La pluie avait cessé. Des trouées d’un bleu lavé et doux s’apercevaient dans le haut du ciel. Tout autour, les nuages pendaient déchiquetés, en masses lourdes qui s’effrangeaient sur les bords. Cette déroute d’orage finissait dans un ruissellement de clartés blondes. Des arcs-en-ciel brillaient à toutes les feuilles. Des égouttées d’eau continuaient à tomber, ressemblaient à des chutes de perles. Il pleuvait à présent de la lumière le long des arbres, dans l’épaisseur des taillis, et les fonds du bois scintillaient dans une large averse de lueurs et de rosées. Dans la prairie, les herbes avaient des ardeurs d’émeraude. Des myriades de paillettes fourmillaient sous les feuilles ; et la vapeur montant resplendissait au soleil comme une coulée de métal en fusion. Au bout de la prairie, le verger des Osiers s’étalait dans une nappe d’or immobile. La terre ressuait le déluge qu’elle avait reçu, Une odeur vireuse monta alors avec un relent de fermentation.

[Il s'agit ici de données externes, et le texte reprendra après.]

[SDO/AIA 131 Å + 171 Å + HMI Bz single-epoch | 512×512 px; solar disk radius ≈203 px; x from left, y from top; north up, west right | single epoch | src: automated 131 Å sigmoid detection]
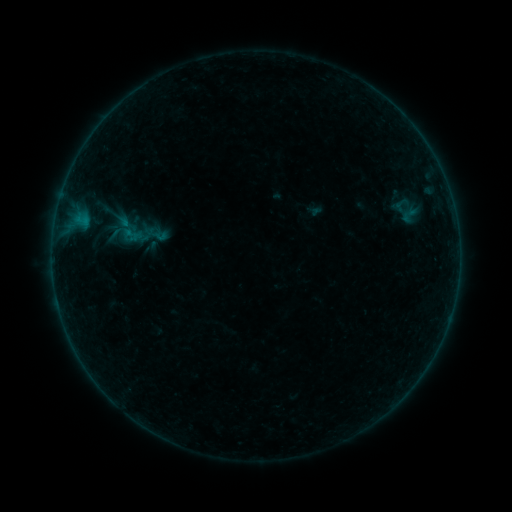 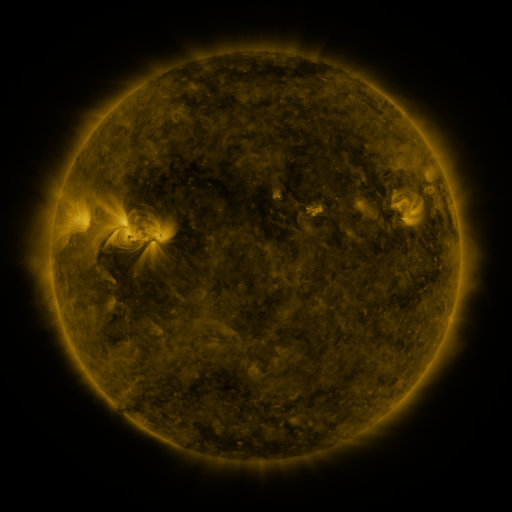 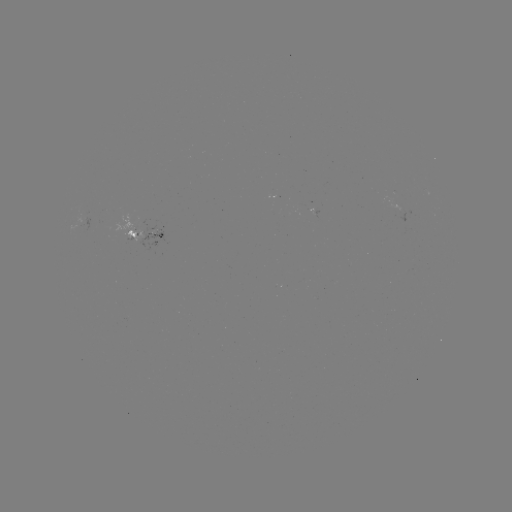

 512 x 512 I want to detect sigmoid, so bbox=[396, 205, 422, 225].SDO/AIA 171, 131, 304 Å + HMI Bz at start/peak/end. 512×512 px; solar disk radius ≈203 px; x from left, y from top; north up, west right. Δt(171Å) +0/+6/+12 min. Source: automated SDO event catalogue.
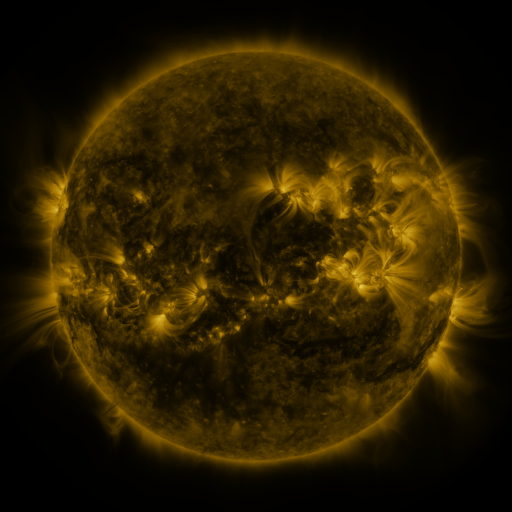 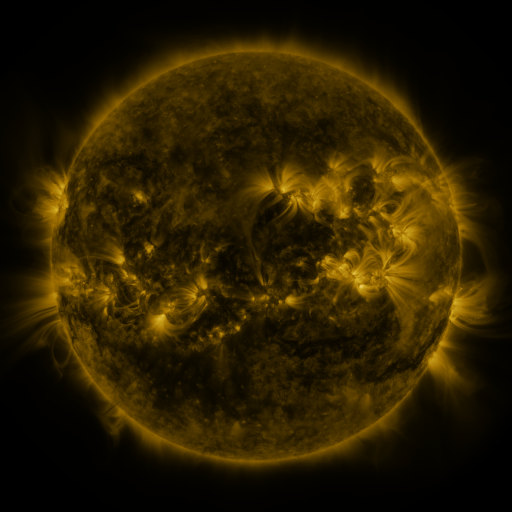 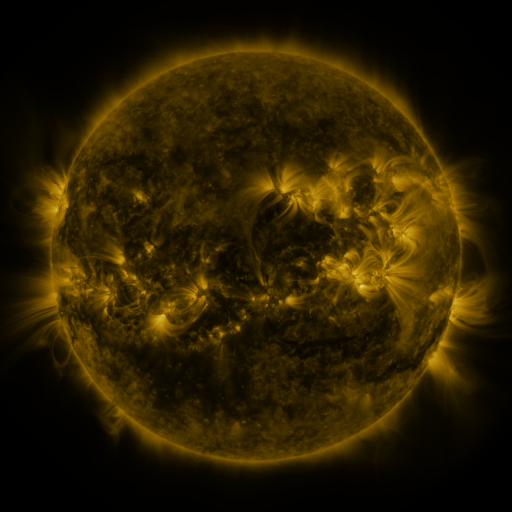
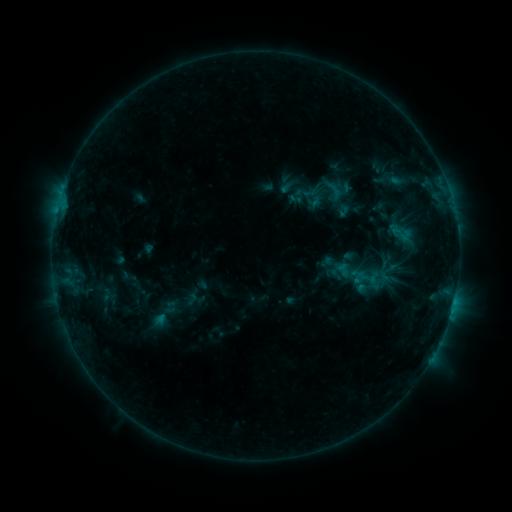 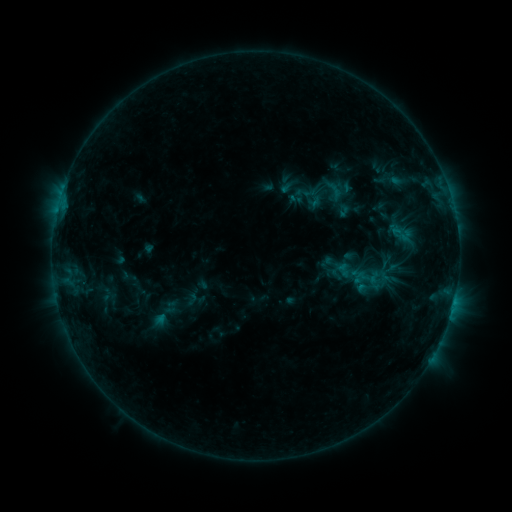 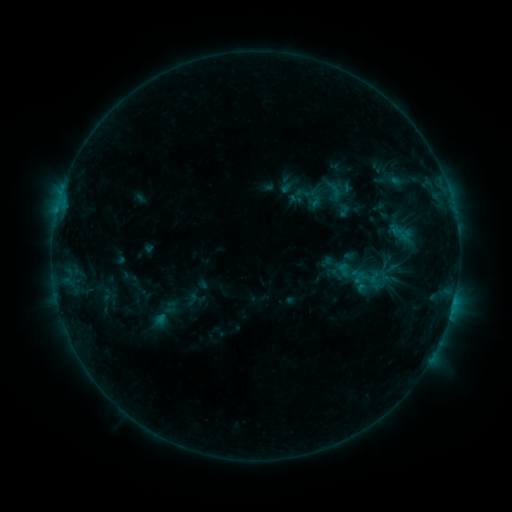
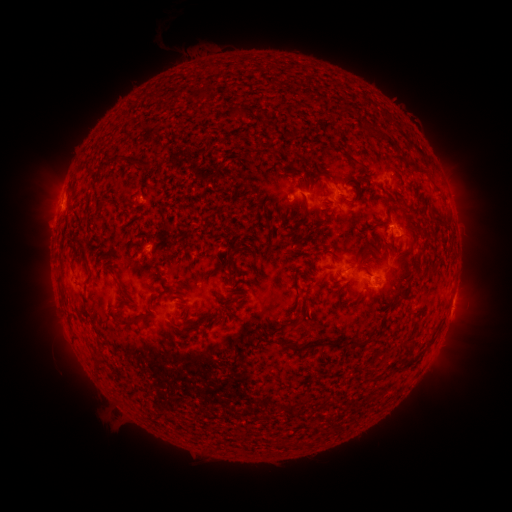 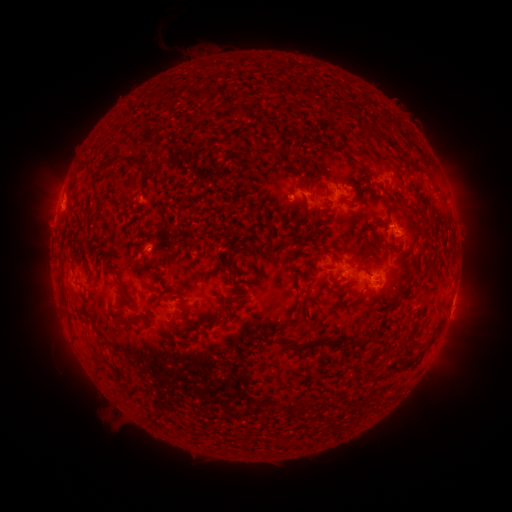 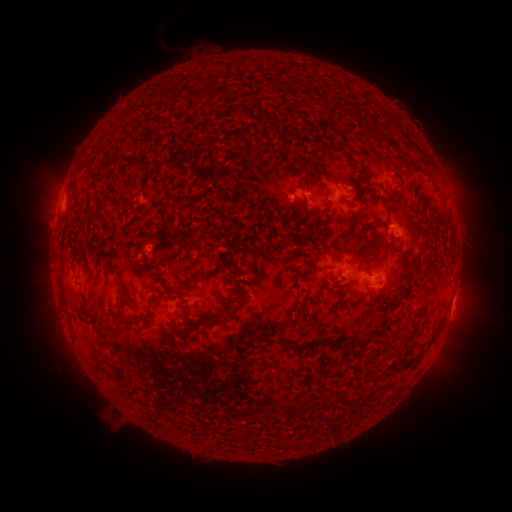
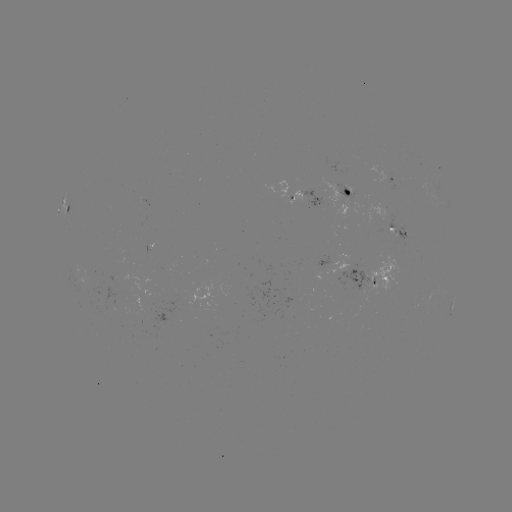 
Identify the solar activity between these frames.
no classed flare was catalogued and no EUV brightening was flagged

Ils étaient restés sous l’arbre, n’ayant rien vu de la pluie qui cessait, du soleil qui allumait le paysage. Ils continuaient à se sourire, fixés sur place par une sensation indéfinissable. Et subitement, une voix appela dans le sentier :

— Germaine !

Alors elle eut peur d’être vue avec lui.

— Bonsoir, cria-t-elle.

— Psitt, fit-il à demi voix, c’est dimanche kermesse au village. T’y viendras ?

Elle tourna à demi la tête et regarda de ses yeux clairs, sans dire oui ni non.